This text is near the bottom of the page, and really understates the issue in my opinion.
The Linux man pages I found all mention the following:
In principle, this function does not initialize tm but stores only the values specified. This means that tm should be initialized before the call.
strptime(3) - Linux manual page
It too, is near the bottom of the page.
And yet, for Mac OS X:
If the format string does not contain enough conversion specifications to completely specify the resulting struct tm, the unspecified members of tm are left untouched. For example, if format is “%H:%M:%S”, only
tm_hour
,tm_sec
andtm_min
will be modified. If time relative to today is desired, initialize the tm structure with today's date before passing it tostrptime()
.
Mac OS X Manual Page For strptime(3)
The Mac OS X page contains no sample code.
The Linux man page contains some sample code that “initializes” the structure with memset(&tm,0,sizeof(struct tm))

> DATA BLOCK
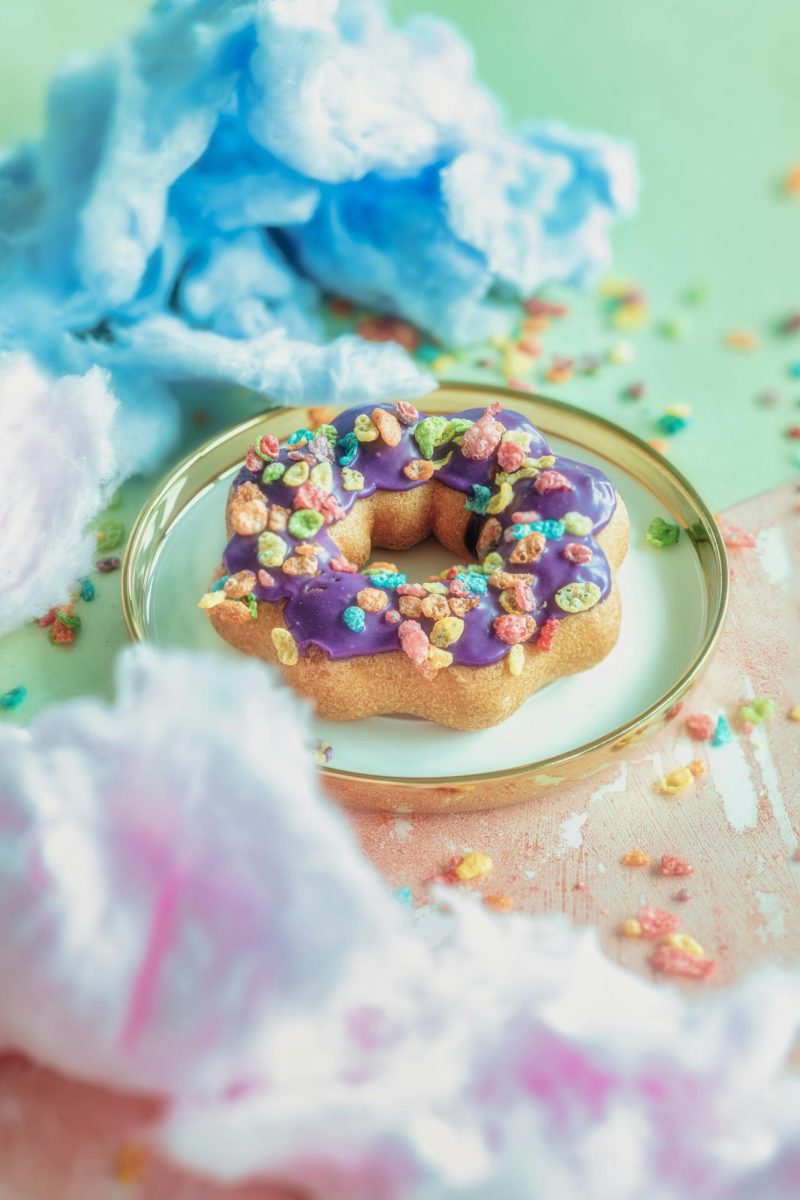 A mochi donut is a hybrid dessert that combines elements of traditional American donuts with mochi, a Japanese rice cake. Mochi donuts are often shaped like rings made up of small, connected dough balls, making them easy to tear apart and share. (Photo courtesy of Deepthi Clicks via Unsplash)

> WHAT YOU NEED TO DO
A – Translate this sentence from the strptime text into Spanish: "In principle, this function does not initialize tm but stores only the values specified."
B – Write what follows the last sentence of the strptime text.

> RESPONSE LIST
A – En principio, esta función no inicializa tm, sino que solo almacena los valores especificados.

B –
.
Adding the memset()
call to my sample code just made the code always an hour off.
Hmmm …
The POSIX page also contains sample code:
struct tm tm; time_t t; if (strptime("6 Dec 2001 12:33:45", "%d %b %Y %H:%M:%S", &tm) == NULL) /* Handle error */; tm.tm_isdst = -1; /* Not set by strptime(); tells mktime() to determine whether daylight saving time is in effect */ t = mktime(&tm); if (t == -1) /* Handle error */;
Remember when I mentioned that the test code I wrote would sometimes be an hour out?
The tm.tm_isdst
field,
which is part of the C Standard,
wasn't set correctly!
Aaaaaaaaaaaaaaaaaaaarg!
Changing my sample code to:
struct tm tm; time_t t; strptime("Fri, 20 May 2005 02:23:22 EDT","%a, %d %b %Y %H:%M:%S %Z",&tm); tm.tm_isdst = -1; /* I WAS MISSING THIS LINE! */ t = mktime(&tm);
And it works.
Except in mod_blog
,
the time is always four hours out.
I finally tracked that one down,
and it's Apache's fault.
I found that if I set the Last-Modified
header to something like “Fri, 20 May 2005 02:23:22 EDT”,
Apache will ever so helpfully convert that to “Fri, 20 May 2005 02:23:22 GMT”.
Let me repeat that—Apache will replace just the timezone with “GMT”! It does not try to convert the time, just the zone.
At least now I think I can get conditional requests working.
Sheesh.